Like his book Killing Lincoln, in Killing Kennedy - The End of Camelot, Bill O'Reilly (together with Martin Dugard) paints an in depth picture of John F. Kennedy's short term as President of the United States and the events leading up to his death. In the beginning he points out that there were many similarities between Lincoln and Kennedy:

  • Lincoln was first elected in 1860, Kennedy in 1960.
  • Both were assassinated on a Friday, in the presence of their wives.
  • Their successors were both southerners named Johnson who had served in the Senate.
  • Andrew Johnson was born in 1808, Lyndon Johnson in 1908.
  • Lincoln was elected to Congress in 1846, while Kennedy was elected the the House in 1946.
  • Both men suffered the death of children while in office.
  • The assassin Booth shot inside a theater and fled into a storage facility, while the assassin Oswald shot from a storage facility and fled into a theater.

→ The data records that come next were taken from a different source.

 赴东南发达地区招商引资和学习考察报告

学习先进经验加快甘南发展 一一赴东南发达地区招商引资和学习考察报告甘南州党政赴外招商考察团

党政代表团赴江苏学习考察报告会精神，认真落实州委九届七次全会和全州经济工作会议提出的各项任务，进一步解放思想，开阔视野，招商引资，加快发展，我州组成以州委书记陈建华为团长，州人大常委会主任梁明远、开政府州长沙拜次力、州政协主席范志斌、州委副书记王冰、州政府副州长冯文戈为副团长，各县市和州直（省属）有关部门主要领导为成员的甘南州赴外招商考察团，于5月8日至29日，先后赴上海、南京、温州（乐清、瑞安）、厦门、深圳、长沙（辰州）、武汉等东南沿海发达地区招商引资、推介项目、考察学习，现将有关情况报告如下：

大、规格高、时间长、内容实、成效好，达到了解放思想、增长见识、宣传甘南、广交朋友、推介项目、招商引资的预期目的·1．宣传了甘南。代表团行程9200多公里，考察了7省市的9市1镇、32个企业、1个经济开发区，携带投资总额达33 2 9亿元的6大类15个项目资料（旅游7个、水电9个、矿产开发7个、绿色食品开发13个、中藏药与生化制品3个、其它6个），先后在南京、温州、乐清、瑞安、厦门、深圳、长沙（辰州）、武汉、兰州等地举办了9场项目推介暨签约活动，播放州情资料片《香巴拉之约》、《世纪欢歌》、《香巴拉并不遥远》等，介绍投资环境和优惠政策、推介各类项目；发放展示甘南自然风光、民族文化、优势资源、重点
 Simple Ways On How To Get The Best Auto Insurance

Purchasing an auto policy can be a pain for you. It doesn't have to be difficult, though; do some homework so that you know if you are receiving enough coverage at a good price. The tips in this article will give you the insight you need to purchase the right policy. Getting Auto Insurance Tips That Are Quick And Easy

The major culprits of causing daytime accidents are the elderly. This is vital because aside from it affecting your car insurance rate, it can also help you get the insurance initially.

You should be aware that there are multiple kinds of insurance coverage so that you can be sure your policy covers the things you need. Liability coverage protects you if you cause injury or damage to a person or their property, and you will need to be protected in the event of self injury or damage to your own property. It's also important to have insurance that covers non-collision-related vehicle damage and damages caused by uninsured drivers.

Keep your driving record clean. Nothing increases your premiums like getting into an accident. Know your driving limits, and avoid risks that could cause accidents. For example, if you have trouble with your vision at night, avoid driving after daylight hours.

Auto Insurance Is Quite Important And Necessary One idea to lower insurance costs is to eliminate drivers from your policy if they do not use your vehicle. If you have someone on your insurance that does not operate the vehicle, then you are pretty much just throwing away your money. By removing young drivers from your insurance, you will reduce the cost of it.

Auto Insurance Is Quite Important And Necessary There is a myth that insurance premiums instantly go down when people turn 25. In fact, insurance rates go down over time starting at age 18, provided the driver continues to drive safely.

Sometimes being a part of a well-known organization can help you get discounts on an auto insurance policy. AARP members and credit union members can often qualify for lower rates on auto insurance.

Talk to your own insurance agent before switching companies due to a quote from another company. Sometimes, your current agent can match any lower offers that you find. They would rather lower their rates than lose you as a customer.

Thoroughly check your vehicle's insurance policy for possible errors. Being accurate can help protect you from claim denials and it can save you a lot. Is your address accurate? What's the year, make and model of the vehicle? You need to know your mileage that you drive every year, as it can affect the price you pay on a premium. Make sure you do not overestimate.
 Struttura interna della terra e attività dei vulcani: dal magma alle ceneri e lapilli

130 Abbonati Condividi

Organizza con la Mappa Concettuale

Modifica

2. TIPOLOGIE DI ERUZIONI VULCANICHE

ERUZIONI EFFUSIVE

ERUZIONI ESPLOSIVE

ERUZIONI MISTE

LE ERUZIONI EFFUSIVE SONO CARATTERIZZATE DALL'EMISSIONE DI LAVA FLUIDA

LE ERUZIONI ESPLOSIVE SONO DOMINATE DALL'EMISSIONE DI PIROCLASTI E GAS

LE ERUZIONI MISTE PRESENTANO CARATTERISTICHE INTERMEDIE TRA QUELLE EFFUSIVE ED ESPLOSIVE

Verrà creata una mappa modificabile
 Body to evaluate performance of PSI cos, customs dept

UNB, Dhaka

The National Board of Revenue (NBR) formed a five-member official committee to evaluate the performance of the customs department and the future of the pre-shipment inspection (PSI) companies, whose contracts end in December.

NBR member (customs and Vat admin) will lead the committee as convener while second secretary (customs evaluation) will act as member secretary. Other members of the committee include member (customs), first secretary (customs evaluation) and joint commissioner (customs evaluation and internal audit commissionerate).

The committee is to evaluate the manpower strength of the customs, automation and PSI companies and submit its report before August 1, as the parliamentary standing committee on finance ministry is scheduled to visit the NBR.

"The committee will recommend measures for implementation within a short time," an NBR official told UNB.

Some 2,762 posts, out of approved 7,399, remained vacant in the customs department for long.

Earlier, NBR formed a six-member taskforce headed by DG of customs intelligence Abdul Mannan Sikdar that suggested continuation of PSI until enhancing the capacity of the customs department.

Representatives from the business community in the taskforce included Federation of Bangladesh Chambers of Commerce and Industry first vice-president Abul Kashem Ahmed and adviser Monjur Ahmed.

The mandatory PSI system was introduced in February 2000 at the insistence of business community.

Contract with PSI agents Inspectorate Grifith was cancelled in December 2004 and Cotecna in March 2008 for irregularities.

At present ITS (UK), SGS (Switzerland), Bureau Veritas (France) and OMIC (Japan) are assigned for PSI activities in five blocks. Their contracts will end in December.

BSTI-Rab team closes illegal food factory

We all know the story of Kennedy's ill fated invasion of Cuba - The Bay of Pigs, his assassination and also the conspiracy theories, but Killing Kennedy gives the information in a well written book without supposition as to anything that isn't a fact. O'Reilly also shows the chain of events in Lee Harvey Oswald's life leading up to his job at the Texas School Book Depository where he was able to take a rifle wrapped in brown paper virtually unnoticed.

This was a choice for our book club and provoked a lot of discussion. Many of the members of our group remember, as small children, the sirens in Dallas or the excitement when the Kennedy entourage stayed in Fort Worth at The Hotel Texas the night before his tragic demise.

What is further chilling is the Afterword where many of the people who surrounded J.F.K. are noted and many of them also had turmoil in their lives and untimely deaths.

Killing Kennedy will be going on my list of favorite books of 2013.